L’edizione italiana di Fiera Didacta presenta quindi un nuovo format che si sviluppa su due livelli: l’area espositori, animata da aziende che lavorano nel settore della scuola, dell’editoria e della formazione, e l’area eventi. Durante la manifestazione verranno anche approfondite con vari panel, le tematiche dell’alternanza scuola lavoro, parte integrante della riforma della scuola in Italia e ispirata al sistema tedesco.

Fiera Didacta Italia si inserisce nel circuito di Didacta international che da oltre 50 anni viene celebrata in Germania ed e’ inserita dal Miur tra gli eventi previsti dal Piano nazionale per la formazione dei docenti. E’ patrocinata dallo stesso ministero dell’Istruzione, dal dipartimento delle Politica europee della Presidenza del Consiglio dei Ministri, dall’Ambasciata della Repubblica federale tedesca in Italia. Partner scientifico della Fiera e organizzatore degli appuntamenti e del programma e’ Indire.

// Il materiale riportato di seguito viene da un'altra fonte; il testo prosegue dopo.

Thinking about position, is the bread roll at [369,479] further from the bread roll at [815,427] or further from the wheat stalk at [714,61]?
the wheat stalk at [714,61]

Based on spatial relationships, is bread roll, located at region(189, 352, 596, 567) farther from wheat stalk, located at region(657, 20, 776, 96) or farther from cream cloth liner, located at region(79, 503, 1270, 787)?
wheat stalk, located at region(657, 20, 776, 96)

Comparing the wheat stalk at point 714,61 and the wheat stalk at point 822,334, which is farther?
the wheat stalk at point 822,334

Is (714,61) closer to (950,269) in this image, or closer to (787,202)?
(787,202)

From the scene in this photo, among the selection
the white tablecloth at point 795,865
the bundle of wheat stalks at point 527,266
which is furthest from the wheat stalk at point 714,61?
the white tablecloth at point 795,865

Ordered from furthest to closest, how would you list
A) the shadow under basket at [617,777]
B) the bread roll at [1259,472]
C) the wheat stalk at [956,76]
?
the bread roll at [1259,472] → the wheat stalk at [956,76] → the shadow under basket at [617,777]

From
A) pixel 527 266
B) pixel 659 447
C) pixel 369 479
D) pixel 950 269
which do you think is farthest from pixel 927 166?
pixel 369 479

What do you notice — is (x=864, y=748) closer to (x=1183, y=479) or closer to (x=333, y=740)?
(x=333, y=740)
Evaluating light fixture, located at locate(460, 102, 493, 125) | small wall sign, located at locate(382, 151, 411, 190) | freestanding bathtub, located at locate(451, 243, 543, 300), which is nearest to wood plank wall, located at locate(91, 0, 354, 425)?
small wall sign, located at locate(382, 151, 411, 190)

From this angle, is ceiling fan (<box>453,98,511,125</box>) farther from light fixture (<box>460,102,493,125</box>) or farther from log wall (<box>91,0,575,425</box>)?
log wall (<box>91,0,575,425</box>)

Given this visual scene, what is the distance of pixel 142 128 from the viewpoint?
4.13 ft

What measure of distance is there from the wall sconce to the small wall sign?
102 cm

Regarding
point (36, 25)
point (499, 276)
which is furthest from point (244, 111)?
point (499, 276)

Fiera Didacta Italia, “E’ un evento importante che vuole costruire nuove competenze”, e’ quanto dichiarato dal ministro dell’Istruzione, Valeria Fedeli nel corso della presentazione della fiera, al Miur. “Per questo obiettivo lavoreremo tutti con determinazione e passione. Con il sistema duale tedesco- ha aggiunto- cio’ che ci unisce e’ la voglia di realizzare innovazione e cambiamento. Che Didacta International abbia accettato di portare l’esperienza dalla Germania all’Italia vuol dire che possiamo dare insieme il messaggio all’Europa che condividere e costruire e’ esattamente l’Europa che vogliamo”.